9.2. Limitation of Liability
Triad’s liability for any claim arising out of or related to these Terms and Conditions, whether in contract, tort, or otherwise, shall not exceed the total amount paid by the Customer for the Services giving rise to the claim. Triad shall not be liable for any indirect, incidental, special, consequential, or punitive damages, including but not limited to lost profits or business interruption.
10. Intellectual Property
The Customer retains ownership of all Intellectual Property rights in the Specifications. Triad shall not use the Specifications for any purpose other than providing the Services. Triad may use generic process knowledge gained during the provision of Services for other customers, provided that it does not disclose any confidential information of the Customer.
11. Confidentiality
11.1. Definition
“Confidential Information” means all non-public information disclosed by one party (the “Disclosing Party”) to the other part (the “Receiving Party”) that is either: (a) clearly marked as “confidential” or “proprietary”; or (b) reasonably understood, given the nature of the information and the circumstances of disclosure, to be confidential. This includes, but is not limited to, the Deliverables’ design, schematics, BOMs, pricing, and business plans.
11.2. Obligation
The Receiving Party agrees to use the Confidential Information solely for the purpose of fulfilling this agreement and shall exercise the same degree of care, but no less than reasonable care, to protect the confidentiality of such information as it uses to protect its own confidential information of a similar nature. The Receiving Party shall not disclose Confidential Information to any third party without the Disclosing Party’s prior written consent.
11.3. Exclusions
Confidential Information shall not include information that: (a) is or becomes publicly known through no wrongful act of the Receiving Party; (b) was already known to the Receiving Party at the time of disclosure; (c) is independently developed by the Receiving Party without use of or reference to the Disclosing Party’s Confidential Information; or (d) is required to be disclosed by law or court order, provided the Receiving Party gives prior notice to the Disclosing Party.
11.4. Survival
The obligations of confidentiality set forth in this Section 10 shall survive the termination or expiration of this agreement for a period of three years.
12. Termination
Either party may terminate this agreement for cause upon written notice if the other party materially breaches these Terms and Conditions and fails to cure the breach within 30 days of notice. Upon termination, the Customer shall pay for all Services rendered up to the date of termination.

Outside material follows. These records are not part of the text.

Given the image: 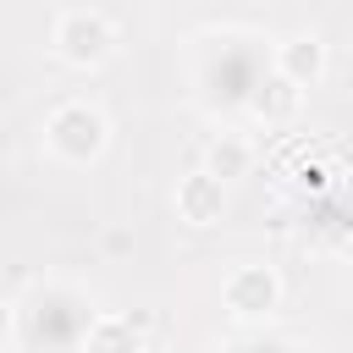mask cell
<instances>
[{"mask_svg": "<svg viewBox=\"0 0 353 353\" xmlns=\"http://www.w3.org/2000/svg\"><path fill=\"white\" fill-rule=\"evenodd\" d=\"M270 77H276V61H270V39L259 33H237V28L210 33L204 50L193 55V88L215 116H248Z\"/></svg>", "mask_w": 353, "mask_h": 353, "instance_id": "1", "label": "cell"}, {"mask_svg": "<svg viewBox=\"0 0 353 353\" xmlns=\"http://www.w3.org/2000/svg\"><path fill=\"white\" fill-rule=\"evenodd\" d=\"M99 325V303L77 281H33L17 298V342L28 353H83Z\"/></svg>", "mask_w": 353, "mask_h": 353, "instance_id": "2", "label": "cell"}, {"mask_svg": "<svg viewBox=\"0 0 353 353\" xmlns=\"http://www.w3.org/2000/svg\"><path fill=\"white\" fill-rule=\"evenodd\" d=\"M110 143V121L94 99H61L50 116H44V149L61 160V165H94Z\"/></svg>", "mask_w": 353, "mask_h": 353, "instance_id": "3", "label": "cell"}, {"mask_svg": "<svg viewBox=\"0 0 353 353\" xmlns=\"http://www.w3.org/2000/svg\"><path fill=\"white\" fill-rule=\"evenodd\" d=\"M50 50L61 61H72V66H99L116 50V22L99 6H66L50 22Z\"/></svg>", "mask_w": 353, "mask_h": 353, "instance_id": "4", "label": "cell"}, {"mask_svg": "<svg viewBox=\"0 0 353 353\" xmlns=\"http://www.w3.org/2000/svg\"><path fill=\"white\" fill-rule=\"evenodd\" d=\"M221 298H226V309H232L243 325H254V331H259V320H270V314H276V303H281V281H276V270H270V265H237V270L226 276Z\"/></svg>", "mask_w": 353, "mask_h": 353, "instance_id": "5", "label": "cell"}, {"mask_svg": "<svg viewBox=\"0 0 353 353\" xmlns=\"http://www.w3.org/2000/svg\"><path fill=\"white\" fill-rule=\"evenodd\" d=\"M270 61H276V77H287V83L303 94V88H314L320 72H325V44H320V33H292V39L270 44Z\"/></svg>", "mask_w": 353, "mask_h": 353, "instance_id": "6", "label": "cell"}, {"mask_svg": "<svg viewBox=\"0 0 353 353\" xmlns=\"http://www.w3.org/2000/svg\"><path fill=\"white\" fill-rule=\"evenodd\" d=\"M176 210H182V221H193V226L221 221V210H226V182H215L210 171L182 176V182H176Z\"/></svg>", "mask_w": 353, "mask_h": 353, "instance_id": "7", "label": "cell"}, {"mask_svg": "<svg viewBox=\"0 0 353 353\" xmlns=\"http://www.w3.org/2000/svg\"><path fill=\"white\" fill-rule=\"evenodd\" d=\"M83 353H143V342H138V331H132L127 314H99V325H94V336H88Z\"/></svg>", "mask_w": 353, "mask_h": 353, "instance_id": "8", "label": "cell"}, {"mask_svg": "<svg viewBox=\"0 0 353 353\" xmlns=\"http://www.w3.org/2000/svg\"><path fill=\"white\" fill-rule=\"evenodd\" d=\"M204 171H210L215 182H232V176H243V171H248V143H243L237 132H221V143H210V160H204Z\"/></svg>", "mask_w": 353, "mask_h": 353, "instance_id": "9", "label": "cell"}, {"mask_svg": "<svg viewBox=\"0 0 353 353\" xmlns=\"http://www.w3.org/2000/svg\"><path fill=\"white\" fill-rule=\"evenodd\" d=\"M298 88L287 83V77H270L265 88H259V99H254V116H265V121H287L292 110H298Z\"/></svg>", "mask_w": 353, "mask_h": 353, "instance_id": "10", "label": "cell"}, {"mask_svg": "<svg viewBox=\"0 0 353 353\" xmlns=\"http://www.w3.org/2000/svg\"><path fill=\"white\" fill-rule=\"evenodd\" d=\"M221 353H303V347H298L292 336H281V331H265V325H259V331H243V336H232Z\"/></svg>", "mask_w": 353, "mask_h": 353, "instance_id": "11", "label": "cell"}, {"mask_svg": "<svg viewBox=\"0 0 353 353\" xmlns=\"http://www.w3.org/2000/svg\"><path fill=\"white\" fill-rule=\"evenodd\" d=\"M6 336H17V303L0 298V342H6Z\"/></svg>", "mask_w": 353, "mask_h": 353, "instance_id": "12", "label": "cell"}]
</instances>
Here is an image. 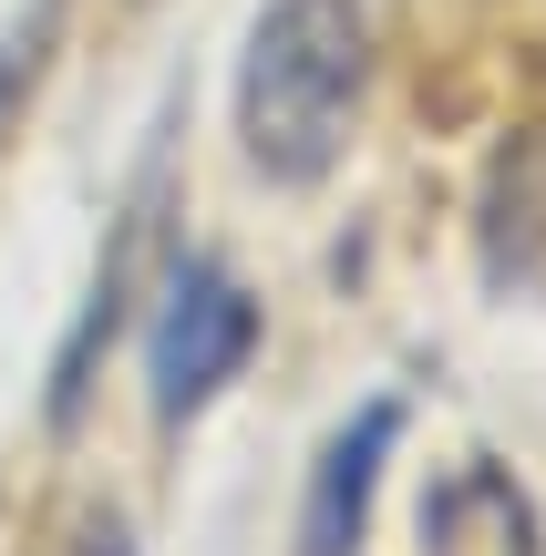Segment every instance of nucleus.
Returning <instances> with one entry per match:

13. Compliance with Industry Standards
Triad shall perform the Services in accordance with industry best practices and relevant standards, including IPC-A-610 Class 2 (or as specified by the Customer) for Acceptability of Electronic Assemblies.
14. Governing Law
These Terms and Conditions shall be governed by and construed in accordance with the laws of the State of Arizona.
15. Dispute Resolution
Any dispute arising out of or relating to these Terms and Conditions shall be submitted to binding arbitration in accordance with the rules of the American Arbitration Association.
16. Entire Agreement
These Terms and Conditions constitute the entire agreement between the parties and supersede any prior or contemporaneous communications or agreements, whether oral or written.
17. Modification
These Terms and Conditions may only be modified by a written agreement signed by both parties.
By placing an order with Triad, the Customer acknowledges that it has read, understood, and agreed to these Terms and Conditions.